Data science incubator miniproject: Social graphs

New York Social Diary provides a fascinating insight into the life of New York's social elite. The data forms a natural social graph. Take a look at this page of a recent run-of-the-mill holiday party:

http://www.newyorksocialdiary.com/party-pictures/2014/holiday-dinners-and-doers

You will notice the photos have carefully annotated captions labeling those that appear in the photos. We can think of this as implicitly implying a social graph: there is a connection between two individuals if they appear in a picture together.

Fetching the data can be broken down into two phases:

The first step is to crawl the data. We want photos from parties before December 1st, 2014. Go to http://www.newyorksocialdiary.com/party-pictures to see a list of (party) pages. For each party's page, grab all the captions.

Questions

1. degree

The simplest question to ask is "who is the most popular"? The easiest way to answer this question is to look at how many connections everyone has. Return the top 100 people and their degree. Remember that if an edge of the graph has weight 2, it counts for 2 in the degree.

2. pagerank

A similar way to determine popularity is to look at their pagerank. Pagerank is used for web ranking and was originally patented by Google and is essentially the stationary distribution of a markov chain implied by the social graph.

Use 0.85 as the damping parameter so that there is a 15% chance of jumping to another vertex at random.

3. best_friends

Another interesting question is who tend to co-occur with each other. Give us the 100 edges with the highest weights.

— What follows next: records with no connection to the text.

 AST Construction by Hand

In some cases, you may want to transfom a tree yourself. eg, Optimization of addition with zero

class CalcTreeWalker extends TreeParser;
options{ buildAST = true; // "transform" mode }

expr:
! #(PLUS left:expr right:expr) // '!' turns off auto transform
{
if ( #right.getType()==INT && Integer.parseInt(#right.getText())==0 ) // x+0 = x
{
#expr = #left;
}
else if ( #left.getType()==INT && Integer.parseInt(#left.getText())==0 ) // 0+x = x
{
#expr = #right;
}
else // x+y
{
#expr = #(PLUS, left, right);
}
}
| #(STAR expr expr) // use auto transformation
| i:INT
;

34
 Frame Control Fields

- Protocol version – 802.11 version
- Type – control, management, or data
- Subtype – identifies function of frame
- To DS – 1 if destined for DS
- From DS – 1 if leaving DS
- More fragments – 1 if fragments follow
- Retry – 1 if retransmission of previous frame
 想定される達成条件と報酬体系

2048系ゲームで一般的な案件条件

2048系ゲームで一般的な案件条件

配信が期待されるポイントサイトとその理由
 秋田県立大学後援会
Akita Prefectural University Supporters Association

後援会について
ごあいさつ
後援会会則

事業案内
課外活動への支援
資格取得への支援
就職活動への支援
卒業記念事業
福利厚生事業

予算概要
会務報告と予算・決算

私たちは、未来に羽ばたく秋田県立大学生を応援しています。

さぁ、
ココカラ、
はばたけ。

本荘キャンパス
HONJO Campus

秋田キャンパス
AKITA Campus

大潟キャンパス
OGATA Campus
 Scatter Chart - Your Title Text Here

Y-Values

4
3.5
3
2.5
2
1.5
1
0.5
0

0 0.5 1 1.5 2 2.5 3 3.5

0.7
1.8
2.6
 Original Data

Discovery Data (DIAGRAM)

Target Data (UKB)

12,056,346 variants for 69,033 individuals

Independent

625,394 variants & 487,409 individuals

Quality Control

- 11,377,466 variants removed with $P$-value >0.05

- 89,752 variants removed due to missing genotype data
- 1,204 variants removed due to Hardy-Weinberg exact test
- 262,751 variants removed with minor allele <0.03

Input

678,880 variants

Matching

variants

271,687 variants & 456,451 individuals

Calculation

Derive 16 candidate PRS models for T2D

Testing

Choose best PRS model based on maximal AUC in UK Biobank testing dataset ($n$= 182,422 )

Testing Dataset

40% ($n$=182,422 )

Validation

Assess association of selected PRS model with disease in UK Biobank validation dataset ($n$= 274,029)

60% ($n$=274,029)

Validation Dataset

Google these people and see what their connection is. Can we use this to detect instances of infidelity?

Hints

1. Click on the on the index page and see how they change the url. Use this to determine a strategy to get all the data.
2. Notice that each party has a date on the index page. Use python's datetime.strptime function to parse it.
3. Some captions are not useful: they contain long narrative texts that explain the event. Usually in two stage processes like this, it is better to keep more data in the first stage and then filter it out in the second stage. It's usually faster download more data than you need now than to have to redownload more data later.
4. To avoid having to re-scrape every time you run your code, you can consider saving the data to disk, and having the parsing code load a file. A checkpoint library like ediblepickle can streamline the process so that the time-consuming code will only be run when necessary.
5. HTTP requests can sometimes fail inconsistently. You should expect to run into this issue and deal with it as best you can.

Now that you have a list of all captions, you should probably save the data on disk so that you can quickly retrieve it. Now comes the parsing part.

1. Some captions are not useful: they contain long narrative texts that explain the event. Try to find some heuristic rules to separate captions that are a list of names from those that are not. A few heuristics include:
   • look for sentences (which have verbs) and as opposed to lists of nouns. For example, nltk does part of speech tagging but it is a little slow. There may also be heuristics that accomplish the same thing.
   • Look for commonly repeated threads (e.g. you might end up picking up the photo credits or people such as "a friend").
   • Long captions are often not lists of people. The cutoff is subjective, but for grading purposes, set that cutoff at 250 characters.
2. You will want to separate the captions based on various forms of punctuation. Try using re.split, which is more sophisticated than string.split. Note: The reference solution uses regex exclusively for name parsing.
3. You might find a person named "ra Lebenthal". There is no one by this name. Can anyone spot what's happening here?
4. This site is pretty formal and likes to say things like "Mayor Michael Bloomberg" after his election but "Michael Bloomberg" before his election. Can you find other ('optional') titles that are being used? They should probably be filtered out b/c they ultimately refer to the same person: "Michael Bloomberg."
5. There is a special case you might find where couples are written as eg. "John and Mary Smith". You will need to write some extra logic to make sure this properly parses to two names: "John Smith" and "Mary Smith".
6. When parsing names from captions, it can help to look at your output frequently and address the problems that you see coming up, iterating until you have a list that looks reasonable. This is the approach used in the reference solution. Because we can only asymptotically approach perfect identification and entity matching, we have to stop somewhere.

Further considerations (not included in solution)

1. Who is Patrick McMullan and should he be included in the results? How would you address this?
2. What else could you do to improve the quality of the graph's information?

For the analysis, we think of the problem in terms of a network or a graph. Any time a pair of people appear in a photo together, that is considered a link. What we have described is more appropriately called an (undirected) multigraph with no self-loops but this has an obvious analog in terms of an undirected weighted graph. In this problem, we will analyze the social graph of the new york social elite.

We recommend using python's networkx library.